In the body, metformin also suppresses the actions of insulin and insulin-like growth factors - two molecules that support cancer growth - and also likely independent of AMPK, according to Biplab Dasgupta, PhD, principal investigator and a researcher in the Division of Hematology/Oncology at Cincinnati Children's.
"Our findings do not suggest that clinical trials using metformin should be stopped. Metformin appears to be a very useful drug, but the drug's mechanism of cancer suppression is not clear," Dr. Dasgupta said. "However, our findings unveil a potential role for AMPK as a tumor growth supporter, not a suppressor, in the type of cancer that we study. This is why clinicians using metformin in clinical trials should use caution during data interpretation."
Dasgupta and his research colleagues decided to tackle the question of metformin's anti-cancer properties because some studies point to AMPK as a tumor suppressor, while others have suggested it can promote tumor growth. Ultimately, an accurate understanding of AMPK's role - and how a drug like metformin does stop cancer - will likely be important to continued improvement of targeted cancer therapies, he said.
AMPK is a metabolic enzyme that acts as a key sensor of energy levels in cells. It controls a number of metabolic pathways that allow cells to regulate their energy usage and survival under physiological stress. Cancer cells modify their metabolism to maintain their growth and survival in the stressful environment of the tumor.
To determine how AMPK and metformin react in the context of cancer, the researchers conducted tests using glioblastoma, a highly lethal brain cancer with no cure. Their experiments involved laboratory cell cultures of human glioblastoma cells and glioblastoma tumors transplanted in mice to obtain results in a living organism.
Compared to normal human and mouse tissue, the researchers found that AMPK was highly active in human and mouse glioblastoma cells. This led them to question whether the anti-cancer properties of metformin were independent of AMPK, and instead directed to other molecular pathways.
The researchers then treated human glioblastoma cells with metformin and conducted a series of genetic tests to determine the molecular pathways it uses to stop the cancer growth. Those tests showed clearly that metformin directly inhibited the mTOR pathway (and the cancer) by promoting the interaction of two upstream molecules that stop the pathway's function.

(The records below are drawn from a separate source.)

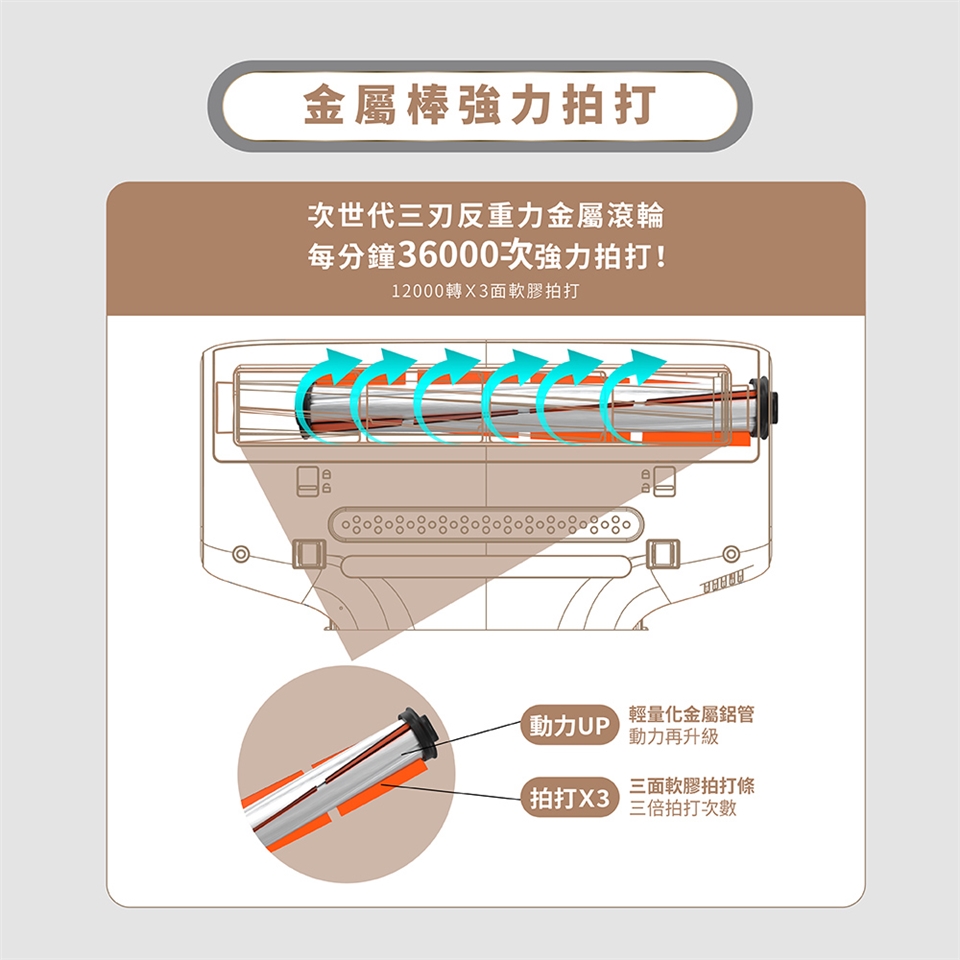 金屬棒強力拍打

次世代三刃反重力金屬滾輪
每分鐘36000次強力拍打！
12000轉X3面軟膠拍打

動力UP
輕量化金屬鋁管
動力再升級

拍打X3
三面軟膠拍打條
三倍拍打次數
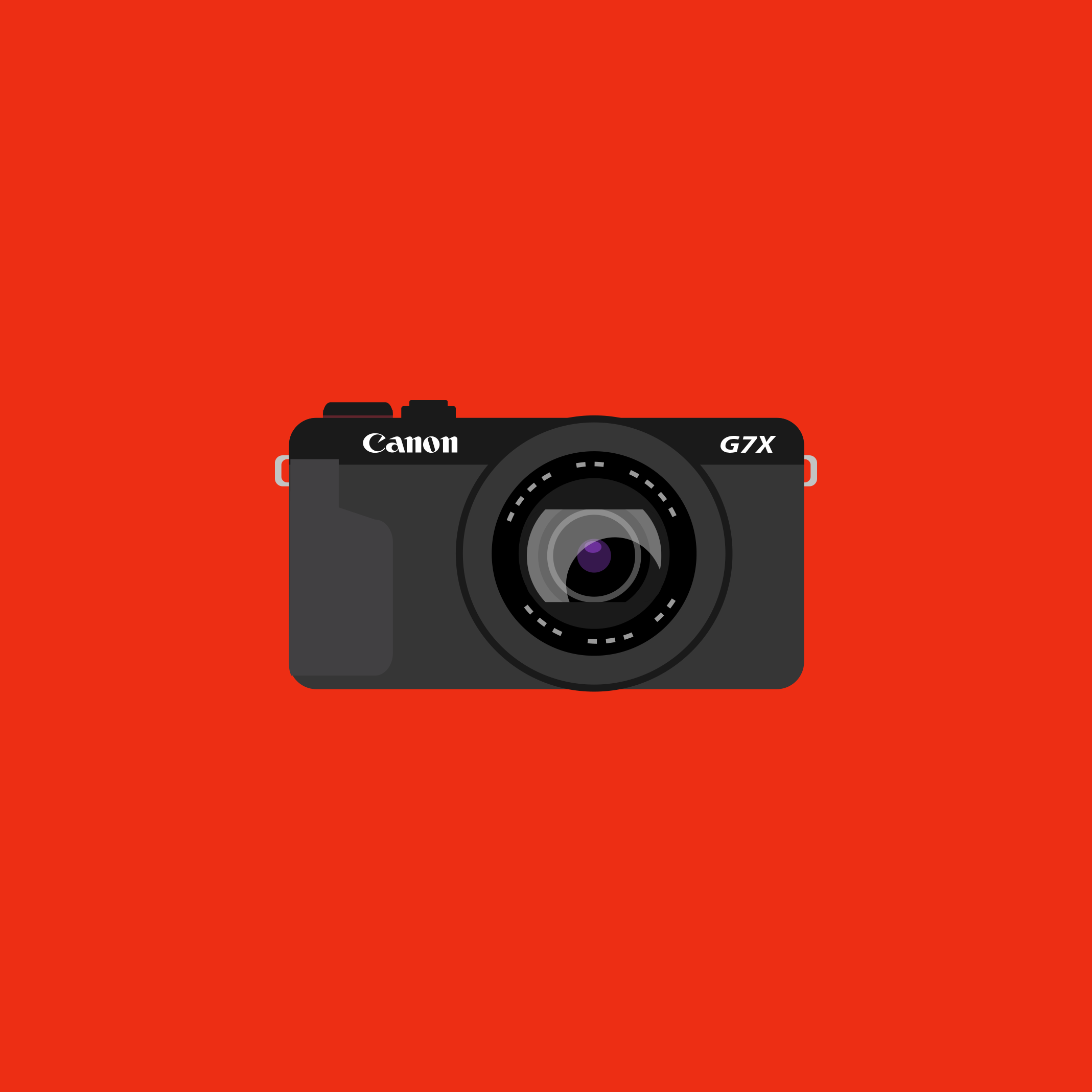 Canon
G7X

To further verify that AMPK activation by metformin is not involved in stopping the growth of cancer, the researchers also treated the glioblastoma cells with a more specific AMPK activating compound called A769662 that directly binds to AMPK. The treatment did not kill glioblastoma cells, according to the authors.
Dasgupta and his colleagues are continuing their research by testing direct genetic inhibition of AMPK to see how it impacts human glioblastoma cells. Although that research still has to be completed and the results verified, he said preliminary indications are that blocking AMPK appears to kill a significant number of the glioblastoma cells.

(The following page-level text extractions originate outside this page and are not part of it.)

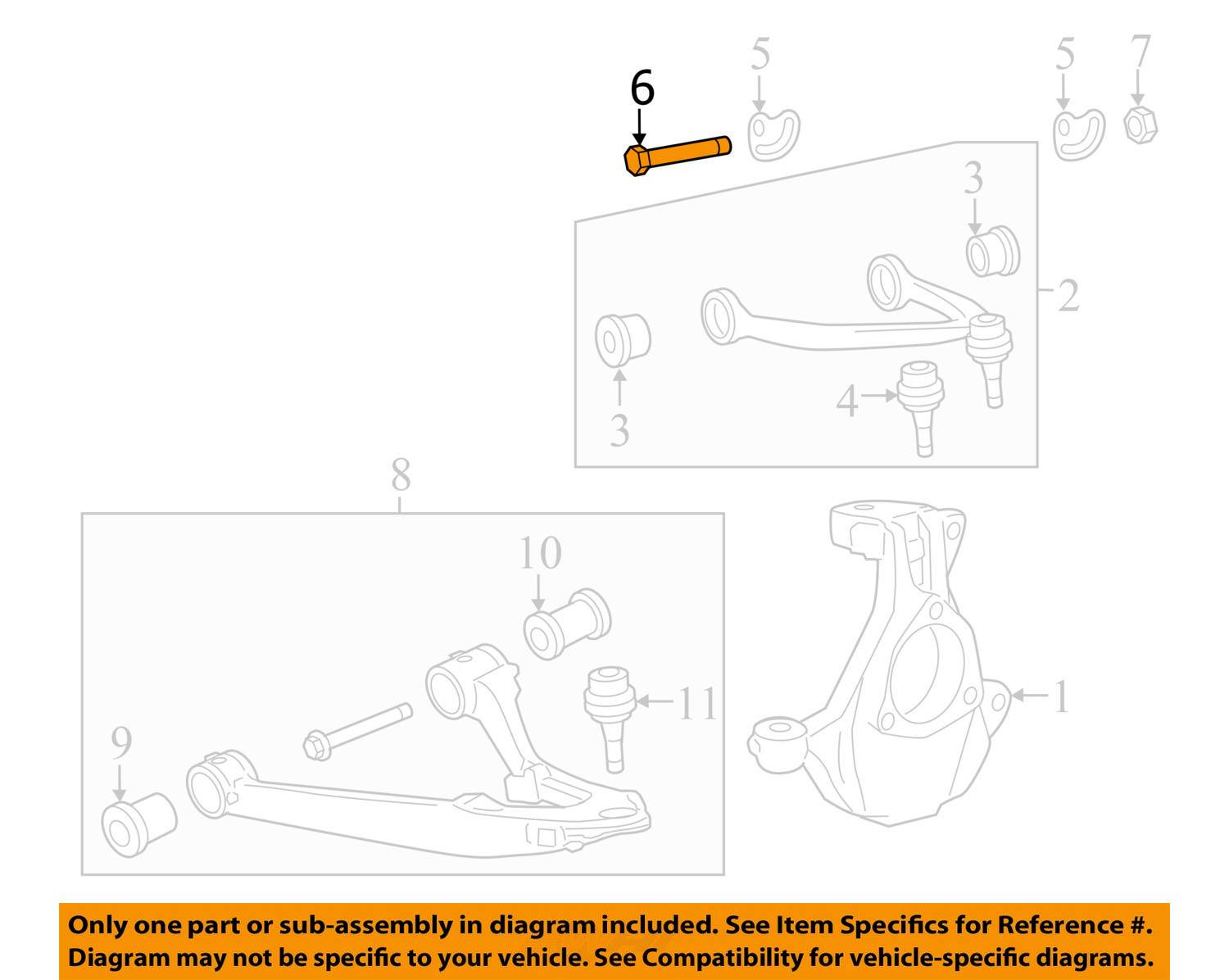 6
5
5
7
3
2
3
4
8
10
11
1
9

Only one part or sub-assembly in diagram included. See Item Specifics for Reference #.
Diagram may not be specific to your vehicle. See Compatibility for vehicle-specific diagrams.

The current study involved a collaboration of several scientists from Cincinnati Children's, including first co-author Xiaona Liu, MD, and Rishi Raj Chhipa, PhD, Division of Oncology. Other collaborating institutions included: the University of Cincinnati College of Medicine, the Mayfield Clinic, the Mayo Clinic, Katholieke Universiteit in Leuven, Belgium, Antwerp University Hospital in Belgium, the Inserm Institut Cochin and the Universite Paris Decartes, both in Paris, France.
Funding support for the study came from CancerFreeKids, the Smith-Brinker Golf Foundation, a Cincinnati Children's Trustee Scholar Grant and the National Institutes of Health (1RO1NS075291-01A1).